C remusock: a tool to make a local unix domain socket available on a remote machine

Would you be able to add a list of possible use-cases / scenarios for this piece of software? Might go well in the repo's readme.
 
Well, one reason to post this thread was to find out whether someone would have a usecase (and whether it would be useful if I added stuff like TLS and authentication). So far, I only know my own (slightly obscure) usecase:

The standard way for an MTA to use dovecot's authentication is through a local unix socket. This is supported by exim. dovecot has the option to offer a TCP socket for auth as well, but unfortunately, exim can't use it. I have a setup with an internal mailer and an external "mail gateway", both have dovecot and exim installed. For auth, the external MTA needs to use the internal dovecot's socket, cause dovecot in proxy mode uses some kind of tunneled auth and the external dovecot socket will succeed with any credentials (I only noticed that after some spammer started abusing my external MTA) 🤯 I had to disable authenticated relaying quickly, and to re-enable it, I wrote this tool…

I think kpedersen (?) outlined another possible usecase in a different thread: forwarding X11's local socket to a jail on the same machine that's on a different FS. Not sure whether this has been tested so far ;)

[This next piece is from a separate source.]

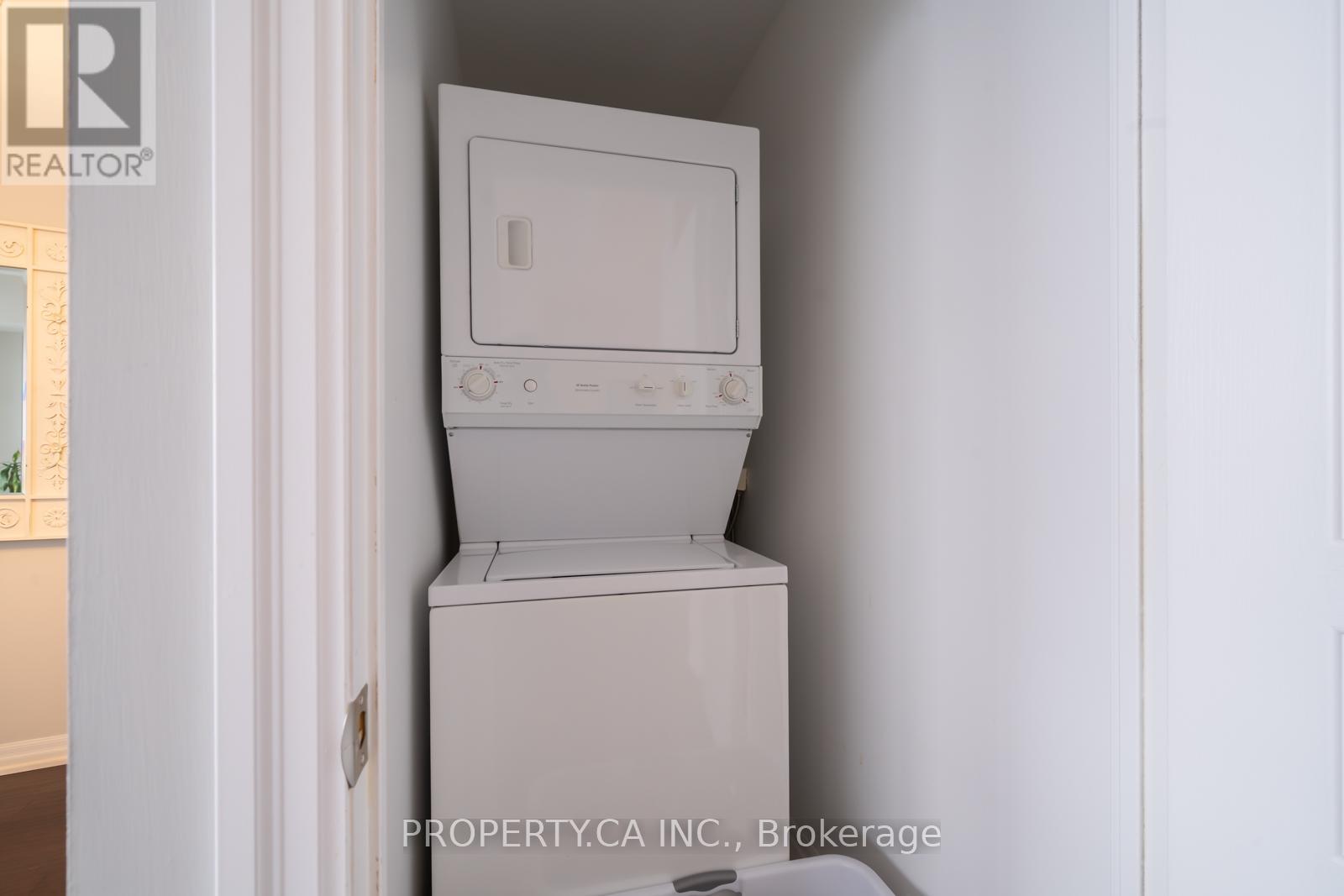 Ph3504 - 223 Webb Drive, Mississauga, Ontario  L5B 0E8 - Photo 14 - W12716396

Jose: lol – there are for sure obscure optimizations, not all conforming to the C standard. But from -O3, you should expect that it respects the standard. So, if the result is broken, either your code or the compiler is broken :cool: – and in this case, I couldn't blame the compiler, without volatile, it's indeed incorrect. Guess last year, I was mislead to believe volatile was already implied by sig_atomic_t.
 
Now that I released my poser framework, I also refactored "remusock" to use it (and drop a lot of built-in code). Actually, most of the code that's now in "poser" started its life with "remusock" :)

As "poser" already has TLS support for both servers and clients available, this would give the chance to offer encrypted TLS connections in "remusock" as well. Of course, just adding encryption won't add much value, but when some authn/authz is added as well, this would allow using "remusock" across untrusted networks, making it much more useful in general.

Now, I'm thinking about how to implement authn/authz.

The by far easiest solution seems to rely on (X.509) client certificates (could require them to be issued by some private CA, and maybe additionally have a list of allowed subject names ...). On the plus side, X.509 is proven and secure. On the "dev plus side" (for me 😏), there would be no need to change the protocol, authentication would take place in the TLS handshake before the application protocol even starts 😉

On the other hand, lots of people seem to struggle with using (and maintaining) certificates, let alone setting up their own CA.

Asking for opinions here, do you think client certificate auth is a good idea? Or should I design something more "simple", like pre-shared keys or user/password credentials (with their drawbacks regarding security)?